Query, Fragment, and PlanNode

The arrows in the figure indicate the data flow direction. The query plan of the entire Query is divided into 4 Fragments (the four boxes on the left of the figure) and multiple PlanNodes (a Fragment and the PlanNodes it contains are on the same horizontal line). The roles of each PlanNode are as follows:
| PlanNode | Role |
|---|---|
SCAN_NODE x2 | Read the customer and orders tables respectively |
DATA_STREAM_SINK / EXCHANGE | Pass data between different Fragments |
HASH_JOIN | Perform the join operation on the data read by SCAN |
AGGREGATION (first stage) / AGGREGATION(MERGE) (second stage) | Two-stage aggregation |
TOP-N | Limit the number of result rows |
RESULT_SINK | Return the final result to FE |
Pipelines and Operators
How is the above query plan transformed into Pipelines and Operators in the execution engine? Take Fragment 1 and Fragment 2, which contain AGGREGATION and HASH_JOIN, as an example.

During execution, the Doris execution engine splits some PlanNodes into one or more Operators.
Example 1: DATA_STREAM_SINK
DATA_STREAM_SINK is converted into a DATA_STREAM_SINK_OPERATOR. This node is the operator through which a Fragment outputs data externally. It does not have its own OperatorId, only the destination OperatorId. For example, dest_id=5 indicates that this operator sends data to the EXCHANGE_OPERATOR with id=5.
Example 2: HASH_JOIN
The HASH_JOIN with PlanNodeId equal to 3 is split into two Operators: HASH_JOIN_SINK_OPERATOR and HASH_JOIN_OPERATOR. The Operator Id of both is 3, which equals the PlanNodeId.
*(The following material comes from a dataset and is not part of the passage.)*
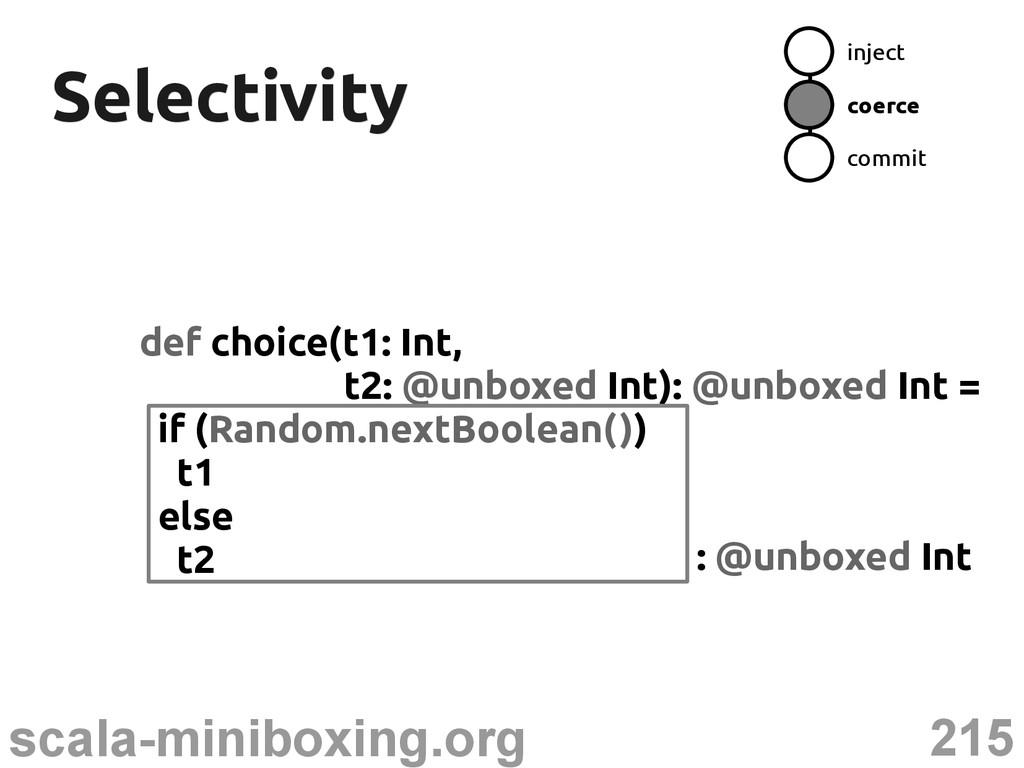 215 scala-miniboxing.org Selectivity Selectivit...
The first-stage AGGREGATION and the second-stage AGGREGATION(MERGE) are also each split into a pair of SINK and SOURCE operators.
Pipeline Connection and Blocking Relationships
After PlanNodes are split into Operators, the execution engine connects some of these Operators to form Pipelines. Each of Fragment 1 and Fragment 2 contains 3 Pipelines internally.
| Blocking type | Source | Example |
|---|---|---|
| Computation logic dependency | The order of computation between operators | The Probe side of HashJoin must wait for the Build side to finish constructing the hash table |
| Physical environment dependency | System factors such as network and buffering | An EXCHANGE_OPERATOR must wait for a DATA_STREAM_SINK_OPERATOR to transmit data over the network |
Data flow between Operators within the same Pipeline does not block. Connections between Operators across Pipelines do have blocking relationships. By connecting non-blocking Operators into a Pipeline for scheduling and execution, you can improve resource utilization and cache hit rate.
CommonCounters and CustomCounters
CommonCounters are Counters that every Operator must have. Currently, those in Doris include:
| Counter | Applicable operators | Meaning |
|---|---|---|
ExecTime | All | The time spent on executing the current Operator, excluding upstream operators |
RowsProduced | Non-Sink Operators | The number of rows output by the source operator |
InputRows | Sink Operators | The number of input rows received by the current operator |
MemoryUsage & MemoryUsagePeak | All | The current memory usage and peak memory usage of the operator |
WaitForDependency | All | The time spent waiting for dependencies to finish executing |
CustomCounters are Counters specific to each Operator. Refer to the document "Doris Operator Profile Overview" for a detailed description of the meaning of each operator's CustomCounter.
Interpreting HashJoin
After clarifying the basic concepts of Doris execution, return to the previous query and reconstruct the execution details of the Join through MergedProfile.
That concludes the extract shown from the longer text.